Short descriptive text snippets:
━━━━━━━━━━━━━━━━━━━━━━━━━━━━━━

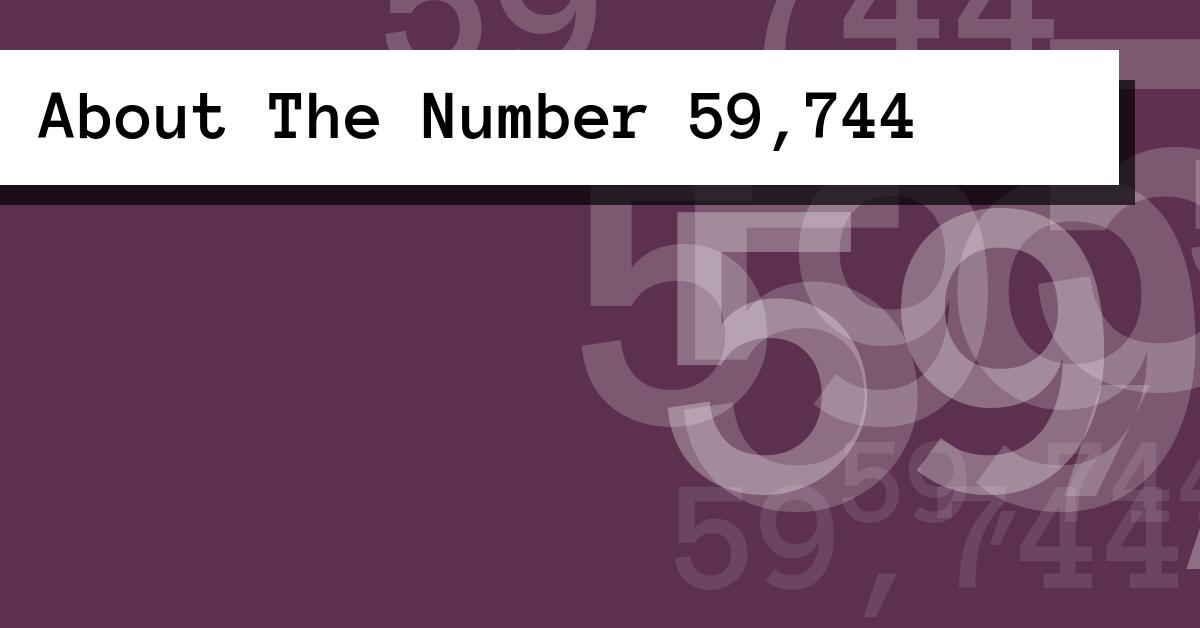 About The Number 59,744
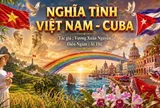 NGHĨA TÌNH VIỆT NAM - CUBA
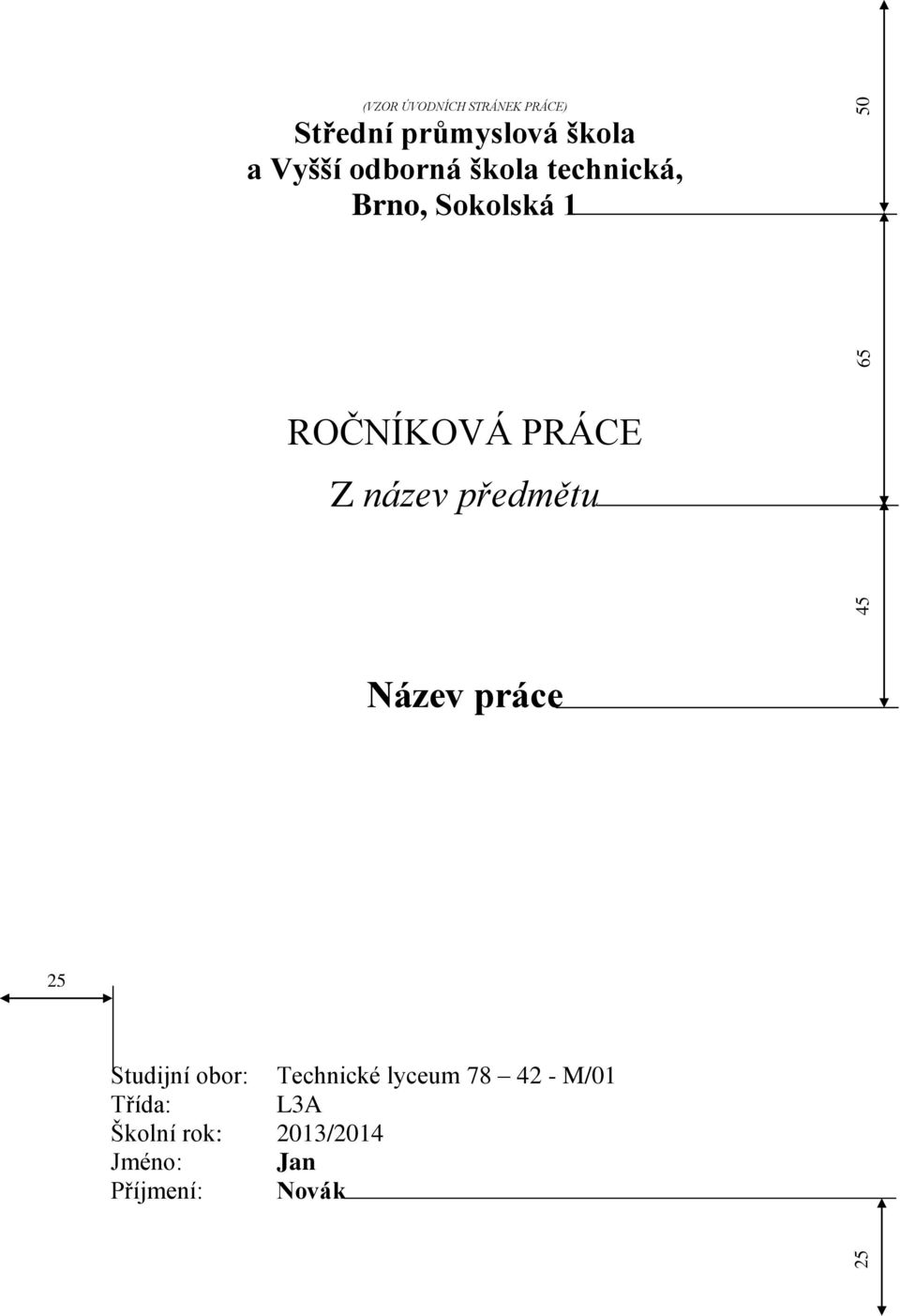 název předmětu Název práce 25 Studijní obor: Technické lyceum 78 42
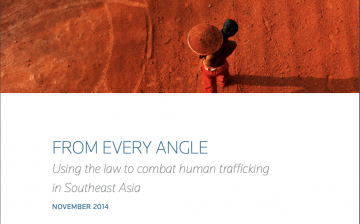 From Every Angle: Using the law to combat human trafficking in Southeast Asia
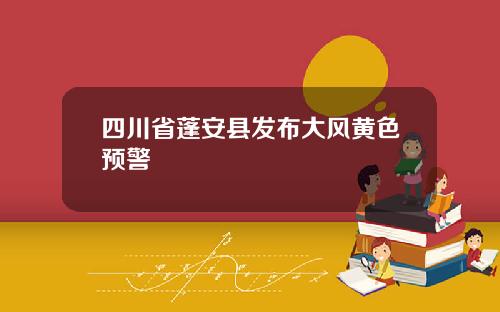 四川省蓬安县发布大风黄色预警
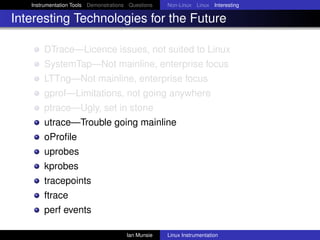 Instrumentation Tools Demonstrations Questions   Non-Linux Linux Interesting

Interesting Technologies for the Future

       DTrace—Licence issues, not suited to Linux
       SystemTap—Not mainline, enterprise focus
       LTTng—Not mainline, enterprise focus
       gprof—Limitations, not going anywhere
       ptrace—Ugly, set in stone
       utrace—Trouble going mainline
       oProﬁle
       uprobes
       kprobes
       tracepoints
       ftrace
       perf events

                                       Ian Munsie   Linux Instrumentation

━━━━━━━━━━━━━━━━━━━━━━━━━━━━━━

=== Task statement ===
Please output each line above exactly and omit all images.

=== Response area ===
 About The Number 59,744
 NGHĨA TÌNH VIỆT NAM - CUBA
 název předmětu Název práce 25 Studijní obor: Technické lyceum 78 42
 From Every Angle: Using the law to combat human trafficking in Southeast Asia
 四川省蓬安县发布大风黄色预警
 Instrumentation Tools Demonstrations Questions   Non-Linux Linux Interesting

Interesting Technologies for the Future

       DTrace—Licence issues, not suited to Linux
       SystemTap—Not mainline, enterprise focus
       LTTng—Not mainline, enterprise focus
       gprof—Limitations, not going anywhere
       ptrace—Ugly, set in stone
       utrace—Trouble going mainline
       oProﬁle
       uprobes
       kprobes
       tracepoints
       ftrace
       perf events

                                       Ian Munsie   Linux Instrumentation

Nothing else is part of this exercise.